▶ [TASK REQUIREMENTS]:
(a) Answer these questions about the passage on the word "should," one answer per line, marked the same way:
(i) Which word does the writer call "by far the worst offender"?
(ii) What do the words used to describe writing influence, according to the writer?
(iii) What does the writer say writing does not actually do?
(b) Repeat part of the passage on the word "should" word for word, beginning at the words that have "Wait. No, wrong" and stopping after "as a person.".

Should. Must. Need to. Have to. Duty. Obligation. Constriction. Failure. Not enough.
These are words and phrases can circle around my head in a never-ending loop, if I let them. They carry a lot of weight and pain within them, and “should” is by far the worst offender. If I spent the entire day gaming – which I totally did earlier this week, and it was great – I often feel I should have spent that time writing. If I’d been more dedicated and – basically – a better human being more worthy of love, I would’ve slavishly written like a fiend every day. I would be more “dedicated” or “professional” or “insert descriptive serious word here”.
To which, I have but one rebuttal.
I want to write, I enjoy writing, I have a goal that I have chosen and I aspire to maintain it. Notice the word choices there? They matter. Because the words I use to describe writing influence how I feel about myself and my work. They influence whether I’m being proactive, or being led around on a leash by my inner-critic. If I’m constantly telling myself that I’m not enough, that I must do something or I should be better, how the hell can I expect to find motivation in that mindset? While it’s certainly dramatic to say, “I can’t live, if living is without you …”
Wait. No, wrong quote. [Stop sniggering, you know you think I’m funny as hell. Unrelated, I really miss her curls. Oh Gods, now I’ve been distracted by more videos … shiny! squirrel!]
I know a fair amount of writers who would probably sing this from the rooftops, lovingly, to their current work in progress. I love writing. It’s one of many ways I express myself as a person, and it’s often a tool I use to understand the world, but it doesn’t actually define me as a person.

▶ [PROVIDED RECORDS]:
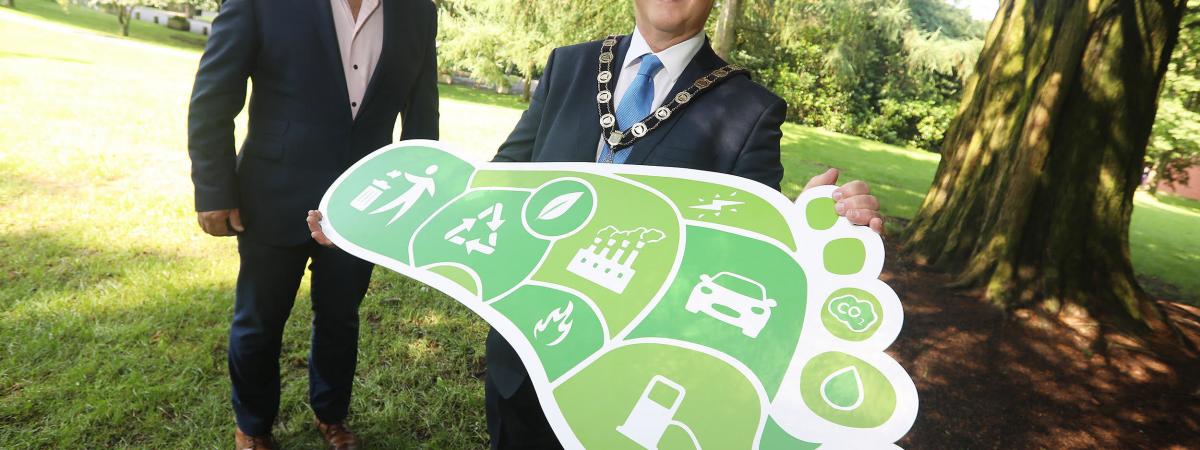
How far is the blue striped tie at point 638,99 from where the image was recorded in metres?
1.44

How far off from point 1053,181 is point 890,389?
4244mm

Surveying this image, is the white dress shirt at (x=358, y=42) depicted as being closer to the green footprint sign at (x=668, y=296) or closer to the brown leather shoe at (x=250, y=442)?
the green footprint sign at (x=668, y=296)

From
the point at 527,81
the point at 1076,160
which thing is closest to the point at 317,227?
the point at 1076,160

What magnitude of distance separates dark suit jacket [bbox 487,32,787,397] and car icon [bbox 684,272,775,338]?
0.35 m

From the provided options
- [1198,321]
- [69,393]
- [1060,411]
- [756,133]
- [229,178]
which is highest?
[756,133]

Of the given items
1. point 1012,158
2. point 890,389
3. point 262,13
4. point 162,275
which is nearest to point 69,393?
point 162,275

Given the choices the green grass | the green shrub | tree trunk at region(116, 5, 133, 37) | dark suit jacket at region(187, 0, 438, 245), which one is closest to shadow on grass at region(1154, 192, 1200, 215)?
dark suit jacket at region(187, 0, 438, 245)

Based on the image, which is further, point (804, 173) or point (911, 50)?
point (911, 50)

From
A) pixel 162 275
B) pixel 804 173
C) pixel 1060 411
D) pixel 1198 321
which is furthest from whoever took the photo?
pixel 804 173

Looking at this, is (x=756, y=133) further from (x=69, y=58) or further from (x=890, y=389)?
(x=69, y=58)

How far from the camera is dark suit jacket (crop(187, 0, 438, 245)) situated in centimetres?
178

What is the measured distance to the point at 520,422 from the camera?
158 centimetres

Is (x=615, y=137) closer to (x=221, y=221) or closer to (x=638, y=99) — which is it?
(x=638, y=99)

▶ [SOLUTIONS TO THE PROBLEMS]:
(a)
(i) "Should."
(ii) How the writer feels about self and work, and whether the writer is being proactive or being led around on a leash by the inner critic.
(iii) It does not actually define the writer as a person.

(b)
Wait. No, wrong quote. [Stop sniggering, you know you think I’m funny as hell. Unrelated, I really miss her curls. Oh Gods, now I’ve been distracted by more videos … shiny! squirrel!]
I know a fair amount of writers who would probably sing this from the rooftops, lovingly, to their current work in progress. I love writing. It’s one of many ways I express myself as a person, and it’s often a tool I use to understand the world, but it doesn’t actually define me as a person.